La (re)découverte du film par l’entremise de la présente édition Blu-ray serait-elle alors comme le laisse entendre la bande-annonce concoctée pour l’occasion une « résurrection » ? Sans doute. À tout le moins en partie tant cette trajectoire fulgurante d’une prostituée rêvant de gloire et de sommets et où sexe, argent et violence (le viol et la vengeance finale) s’entremêlent avec le talent inhérent à la filmographie de Verhoeven pour former un tout cohérent et aboutir à cette vision d’un microcosme (Las Vegas) en tant que miroir d’une société dans son ensemble (les États-Unis mais aussi par extension le monde tout entier). Vingt ans plus tard, Showgirls passerait presque désormais pour une radiographie « normale » et non plus pour cette « anthologie de la vulgarité » tellement conspuée à l’époque. Une résurrection qui ne rejoint pas pour autant les summums de la carrière de Verhoeven que sont les Robocop et autres Starship Troopers mais une « petite résurrection » tout de même.

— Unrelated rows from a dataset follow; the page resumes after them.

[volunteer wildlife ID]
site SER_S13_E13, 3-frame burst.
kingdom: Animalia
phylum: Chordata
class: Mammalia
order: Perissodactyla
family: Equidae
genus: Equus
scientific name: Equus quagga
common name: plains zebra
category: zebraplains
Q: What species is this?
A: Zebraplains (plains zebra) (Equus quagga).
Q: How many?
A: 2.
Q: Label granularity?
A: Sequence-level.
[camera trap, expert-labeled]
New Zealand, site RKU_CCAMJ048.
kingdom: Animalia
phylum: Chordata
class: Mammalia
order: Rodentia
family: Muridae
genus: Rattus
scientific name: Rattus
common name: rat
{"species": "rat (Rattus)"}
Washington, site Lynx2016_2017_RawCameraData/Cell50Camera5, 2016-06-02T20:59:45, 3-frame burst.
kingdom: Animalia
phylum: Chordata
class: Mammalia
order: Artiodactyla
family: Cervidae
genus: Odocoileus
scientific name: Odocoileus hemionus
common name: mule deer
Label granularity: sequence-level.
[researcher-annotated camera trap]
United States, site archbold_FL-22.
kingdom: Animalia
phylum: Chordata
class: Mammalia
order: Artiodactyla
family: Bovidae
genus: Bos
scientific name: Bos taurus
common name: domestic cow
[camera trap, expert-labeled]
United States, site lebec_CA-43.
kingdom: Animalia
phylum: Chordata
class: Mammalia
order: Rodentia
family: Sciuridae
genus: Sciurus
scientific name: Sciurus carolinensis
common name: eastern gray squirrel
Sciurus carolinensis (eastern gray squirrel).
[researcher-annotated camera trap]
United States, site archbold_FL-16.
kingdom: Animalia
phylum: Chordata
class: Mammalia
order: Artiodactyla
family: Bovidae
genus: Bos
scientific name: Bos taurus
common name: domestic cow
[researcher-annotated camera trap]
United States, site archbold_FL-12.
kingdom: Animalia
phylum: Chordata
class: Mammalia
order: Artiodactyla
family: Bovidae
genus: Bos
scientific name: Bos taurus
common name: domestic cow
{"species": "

Showgirls : Un Blu-ray miraculeux
Le vrai miracle, il est surtout à chercher du côté de ce Blu-ray édité par Pathé où il est précisé après le générique de fin que « Showgirls a été restauré en 4K à partir du négatif original. La restauration image a été effectuée par le laboratoire Technicolor et la restauration son par le laboratoire L.E. Diapason, sous le contrôle de Paul Verhoeven et de Pathé ». On ne pourra bien sûr que regretter que Pathé n’ait pas poussé cette sortie jusqu’à nous offrir une édition Blu-ray 4K Ultra HD même si l’on devine bien volontiers un retour sur investissement beaucoup trop faible dans le cas présent. En l’état et comparativement à l’édition Blu-ray MGM parue outre-Atlantique en 2010 pour les 15 ans du film, les différences sont plus que notables (et appréciables) à tous points de vue : propreté du master, définition accentuée, encodage invisible, réétalonnage complet et changements de cadrage plus ou moins perceptibles. Mais comme mentionné ci-dessus, ce travail ayant été effectué avec la bénédiction de Verhoeven en personne, qui sommes-nous pour venir contredire tous ces réajustements ? Visuellement parlant, le résultat est juste époustouflant et totalement irréprochable de la première à la dernière minute. De surcroît, Pathé est aujourd’hui l’un des rares éditeurs, à tout le moins dans l’Hexagone, à opérer un usage aussi discret que quasi-imperceptible du DNR sur ses titres de catalogue, aboutissant ainsi à un magnifique grain argentique comme on les aime. Côté son, le résultat est à l’image de la vision du cinéaste, too much, et on ne saura que trop vous conseiller de baisser le volume de l’ampli de quelques décibels par rapport au niveau d’écoute usuel sous peine d’en prendre plein les oreilles tant la puissance et la dynamique qui se dégagent de la VO DTS-HD Master Audio 5.1 sont proprement ébouriffantes, notamment au cours des nombreuses scènes de danse. Les autres séquences du film ne sont pas en reste avec une exploitation multicanale omniprésente pour retranscrire toute l’effervescence de la vie à Las Vegas mais sans pour autant sacrifier l’audibilité des dialogues. Bien qu’également proposée en DTS-HD MA 5.1, la VF affiche un rendu moins percutant. À noter pour finir les possibilités à l’attention des personnes malvoyantes et malentendantes avec la présence d’une piste audiovision ainsi que des sous-titres pour sourds et malentendants. Une initiative aussi rare que méritante.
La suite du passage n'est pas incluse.